For the first of these duties, it is enough to recall how much all subsequent prophecy derives from Hosea. We shall not exaggerate if we say that there is no truth uttered by later prophets about the Divine Grace, which we do not find in germ in him. Isaiah of Jerusalem was a greater statesman and a more powerful writer, but he had not Hosea's tenderness and insight into motive and character. Hosea's marvelous sympathy both with the people and with God is sufficient to foreshadow every grief, every hope, every gospel, which make the Books of Jeremiah and the great Prophet of the Exile exhaustless in their spiritual value for mankind. These others explored the kingdom of God: it was Hosea who took it by storm. Matthew 11:12 He is the first prophet of Grace, Israel's earliest Evangelist; yet with as keen a sense of law, and of the inevitableness of ethical discipline, as Amos himself.

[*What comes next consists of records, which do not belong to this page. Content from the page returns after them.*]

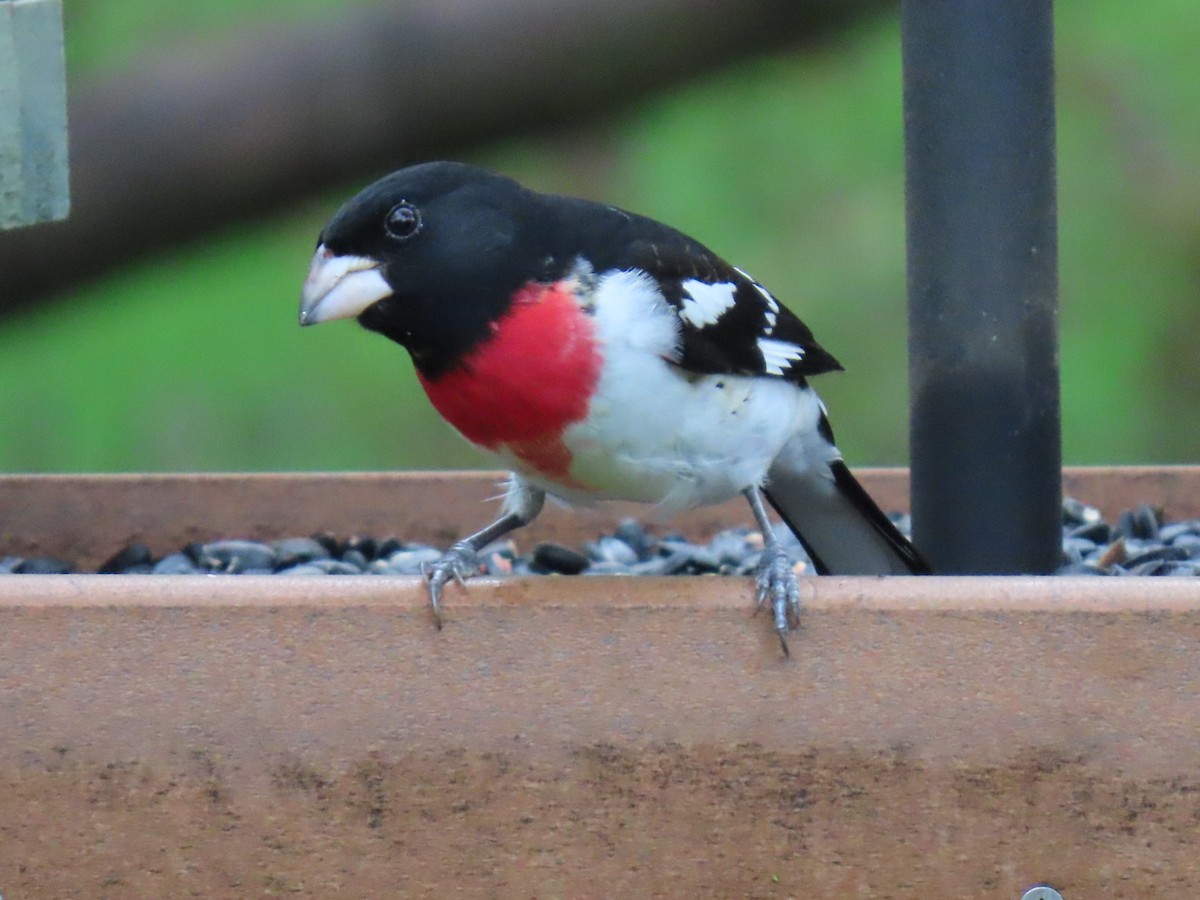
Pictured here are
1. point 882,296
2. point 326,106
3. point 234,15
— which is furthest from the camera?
point 882,296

But the task which Hosea accomplished was not one that could be accomplished once for all. The interest of his book is not merely historical. For so often as a generation is shocked out of its old religious ideals, as Amos shocked Israel, by a realism and a discovery of law, which have no respect for ideals, however ancient and however dear to the human heart, but work their own pitiless way to doom inevitable; so often must the Book of Hosea have a practical value for living men. At such a crisis we stand today. The older Evangelical assurance, the older Evangelical ideals have to some extent been rendered impossible by the realism to which the sciences, both physical and historical, have most healthily recalled us, and by their wonderful revelation of Law working through nature and society without respect to our creeds and pious hopes. The question presses: Is it still possible to believe in repentance and conversion, still possible to preach the power of God to save, whether the individual or society, from the forces of heredity and of habit? We can at least learn how Hosea mastered the very similar problem which Amos left to him, and how, with a moral realism no less stern than his predecessor and a moral standard every whit as high, he proclaimed Love to be the ultimate element in religion; not only because it moves man to a repentance and God to a redemption more sovereign than any law; but because if neglected or abused, whether as love of man or love of God, it enforces a doom still more inexorable than that required by violated truth or by outraged justice. Love our Savior, Love our almighty and unfailing Father, but, just because of this, Love our most awful Judge-we turn to the life and the message in which this eternal theme was first unfolded.